Andrew Weissman, a former general counsel to the FBI, said that fact gives not only Fulton prosecutors enormous leverage, but Smith’s team too.
“It’s very unusual to have state resolutions and not federal resolutions when there’s clear federal liability out there,” said Weissman, who also served as a lead prosecutor for special counsel Robert Mueller, during a recent webinar hosted by the Democracy 21 Education Fund. “This leads to... a lot of precariousness for the defense team as to how they’re going to proceed.”
Timing could be a significant factor. Smith’s case is slated to go to trial on March 4. Willis’s has not been scheduled, but a growing number of legal experts estimate that jury selection may not begin until closer to the summer, when the Washington trial would presumably be concluded.
Willis could opt to share materials with her federal counterparts, such as the proffers her team recorded with the defendants who accepted plea deals, but there’s no law requiring her to do so. Fulton prosecutors could also have exclusive information uncovered from special grand jury testimony last year.

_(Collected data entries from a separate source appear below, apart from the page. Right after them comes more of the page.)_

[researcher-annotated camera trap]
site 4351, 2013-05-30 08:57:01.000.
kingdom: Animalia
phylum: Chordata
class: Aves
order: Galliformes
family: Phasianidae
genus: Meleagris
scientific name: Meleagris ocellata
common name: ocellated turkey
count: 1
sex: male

Best interest of the public
The Justice Department’s guidelines for coordinating parallel inquiries with state or other law enforcement officials directs federal prosecutors to handle matters “carefully in order to avoid allegations of improper release of grand jury material or abuse of civil process.” The guidelines state that there could be some circumstances where parallel efforts are “impractical,” especially when secrecy is of big concern, but it states that other times such cases “can complement one another and serve the best interests of law enforcement and the public.”
Scott Grubman, one of Chesebro’s lead Atlanta attorneys, recently pointed out that DOJ policy discourages the feds from pursuing cases against defendants who have pleaded guilty or been convicted in state cases in most circumstances. The so-called “Petite policy” precludes the federal government from pursuing such cases unless the matter involves “a substantial federal interest” that was left “demonstrably unvindicated.”

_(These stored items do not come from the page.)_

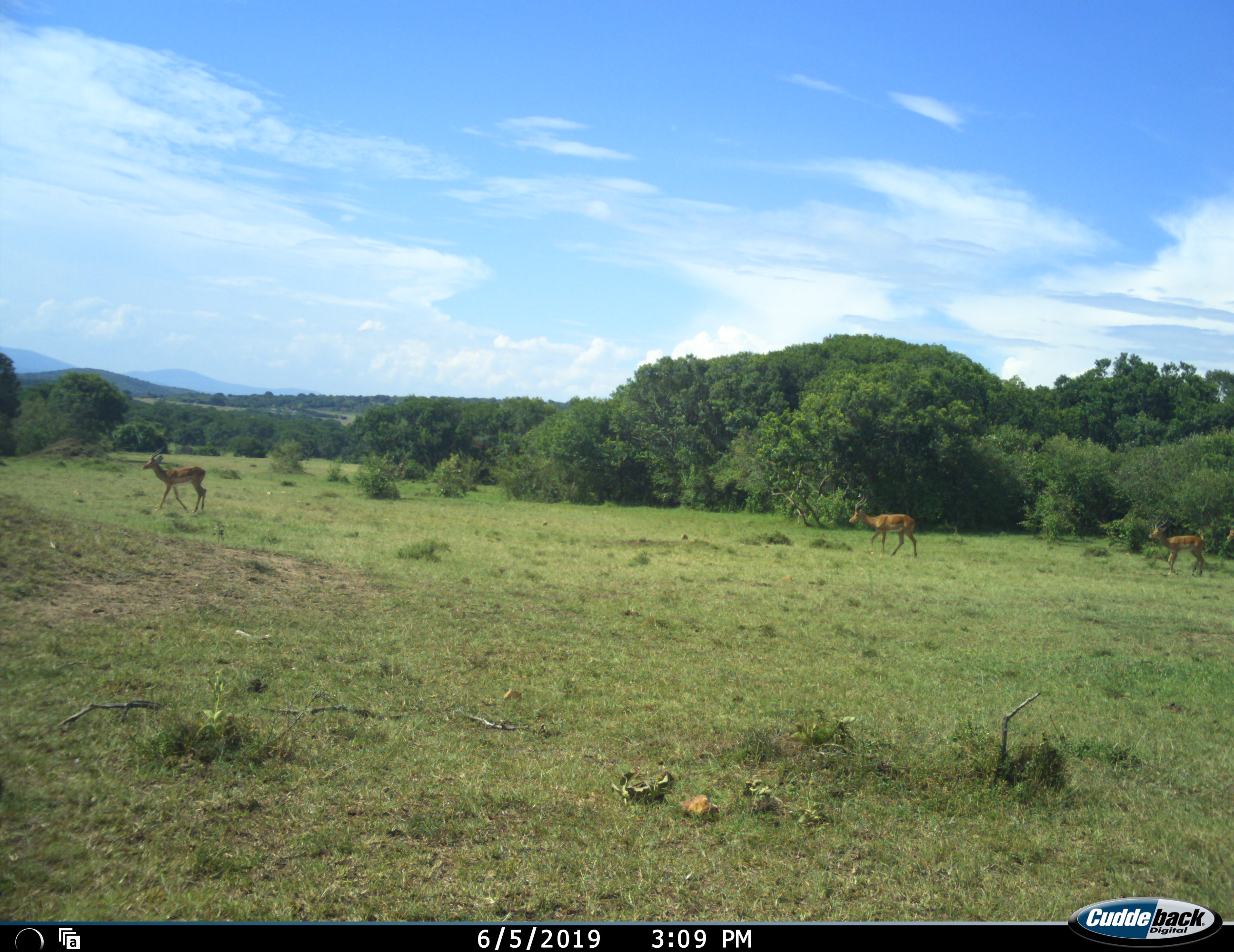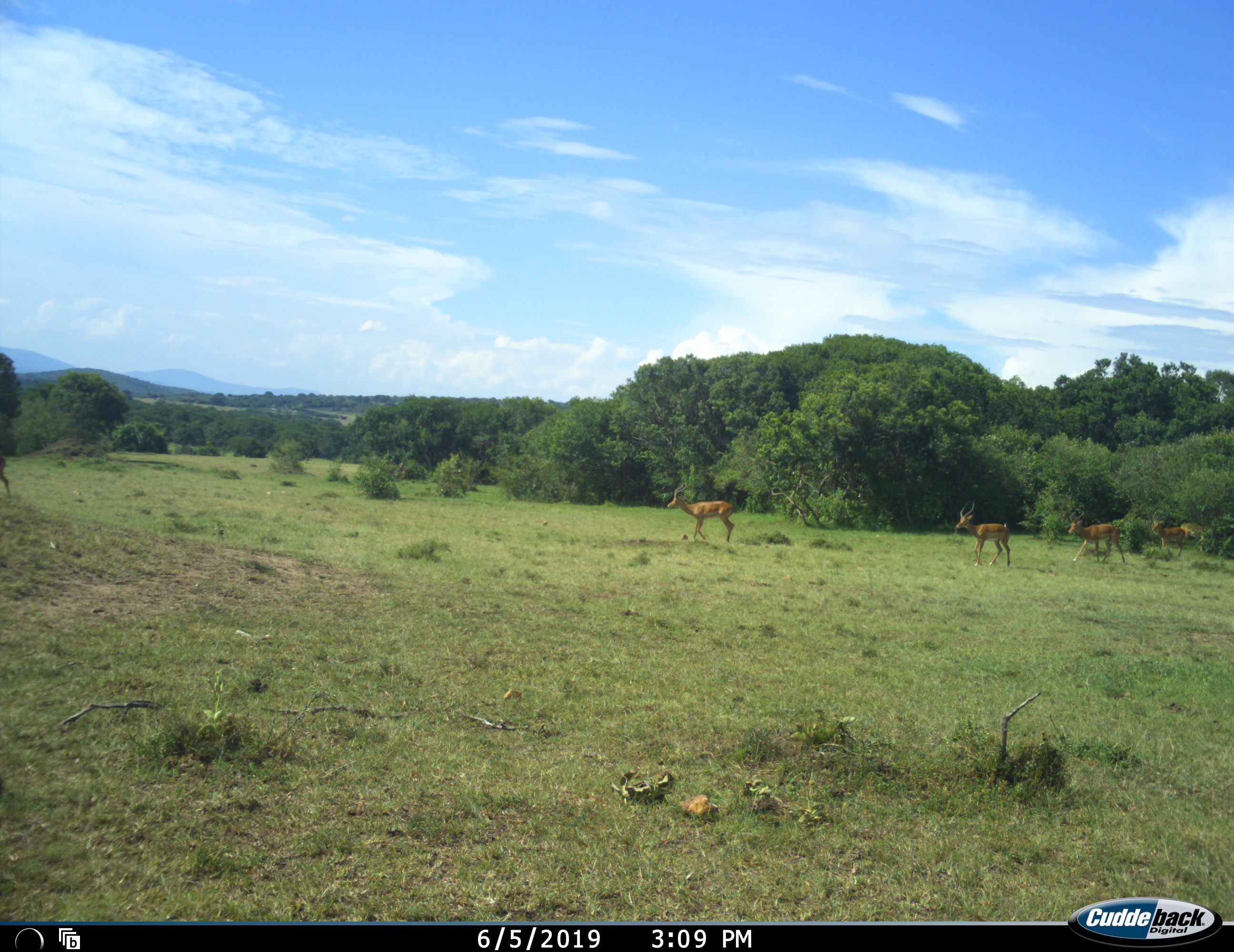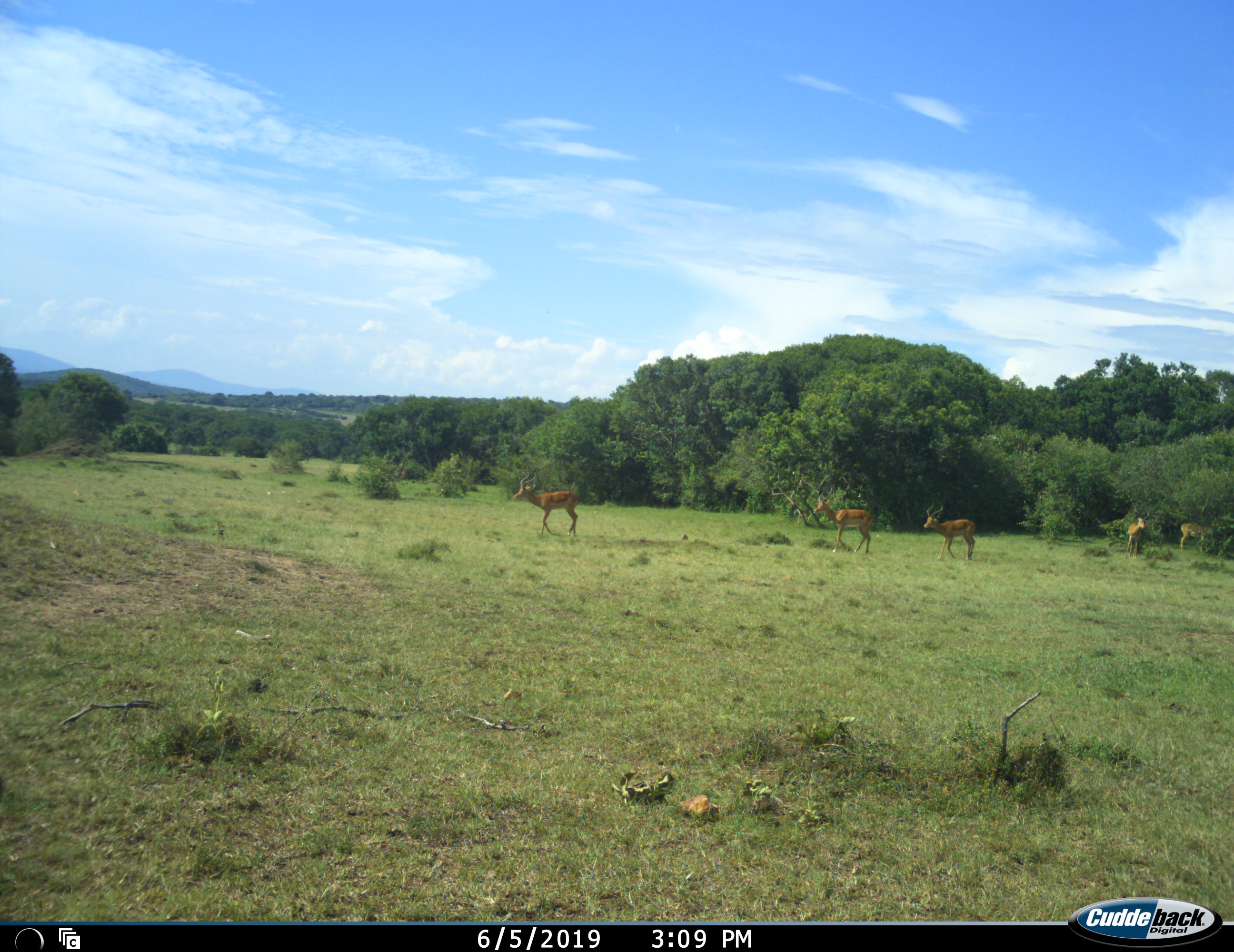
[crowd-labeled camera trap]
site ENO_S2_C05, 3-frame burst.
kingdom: Animalia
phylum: Chordata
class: Mammalia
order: Artiodactyla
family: Bovidae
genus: Aepyceros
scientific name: Aepyceros melampus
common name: impala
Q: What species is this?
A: Impala (Aepyceros melampus).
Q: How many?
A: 6.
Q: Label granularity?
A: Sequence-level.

There are many parties closely monitoring for any cooperation between Willis and Smith. House Judiciary Committee Chairman Jim Jordan has pressed Willis for information about her interactions with the special counsel’s office.

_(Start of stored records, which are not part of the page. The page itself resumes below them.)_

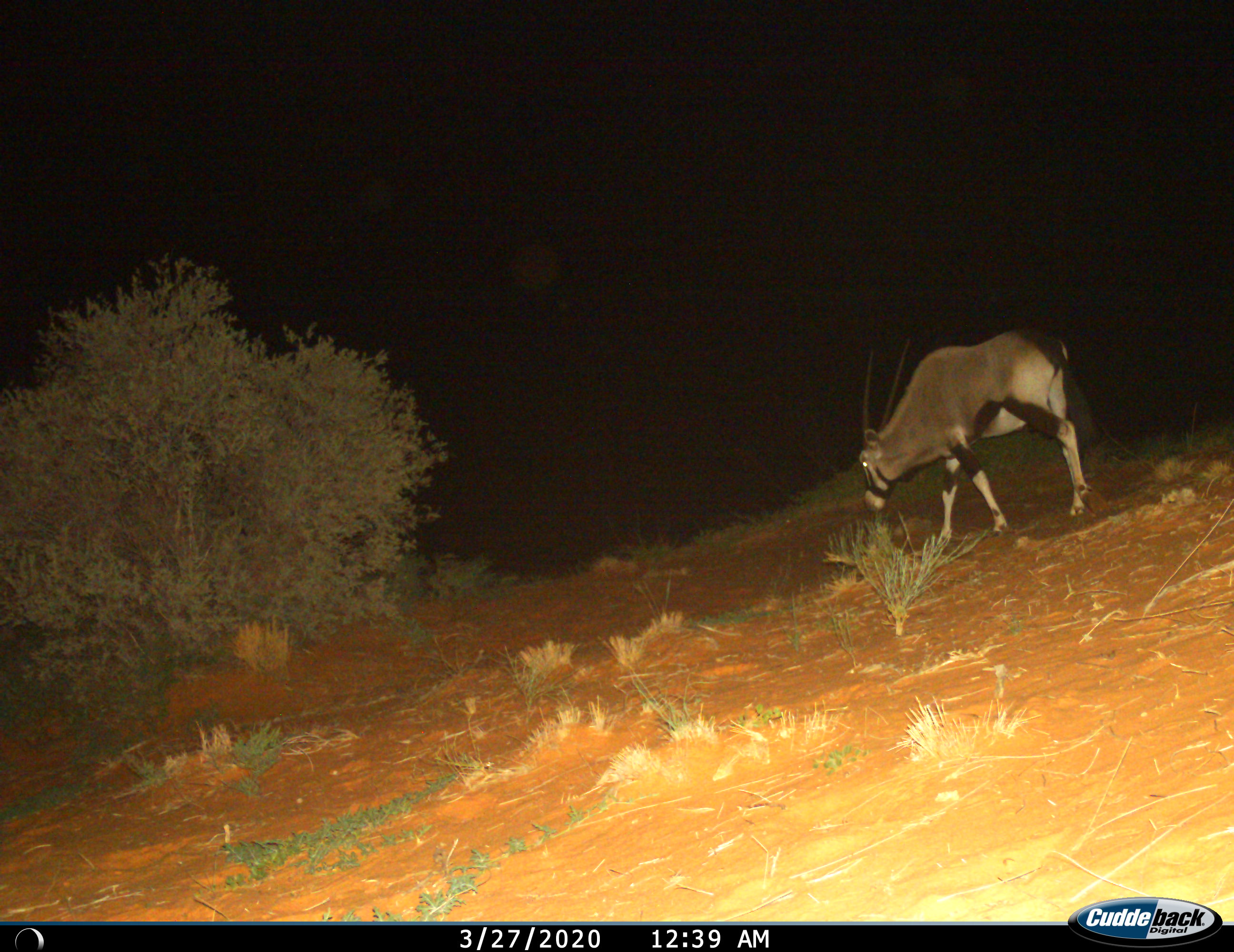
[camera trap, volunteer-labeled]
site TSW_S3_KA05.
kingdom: Animalia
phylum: Chordata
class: Mammalia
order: Artiodactyla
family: Bovidae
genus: Oryx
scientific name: Oryx gazella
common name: gemsbok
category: oryx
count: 1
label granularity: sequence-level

Willis has repeatedly suggested that state and federal prosecutors have had very limited contact so far.
Banzhaf believes that could change – he said such cooperation might be more appealing to Smith now that Willis has testimony that could help his case.
Georgia State University law professor Caren Morrison doesn’t believe the prosecutors will formally “join forces.” But she said the benefits may flow both ways as their separate cases progress. Given the current calendar, Willis would presumably have a chance to see the federal evidence before she tries her case.
“Whoever goes second has the advantage of having testimony that’s on the record,” said Morrison, a former federal prosecutor.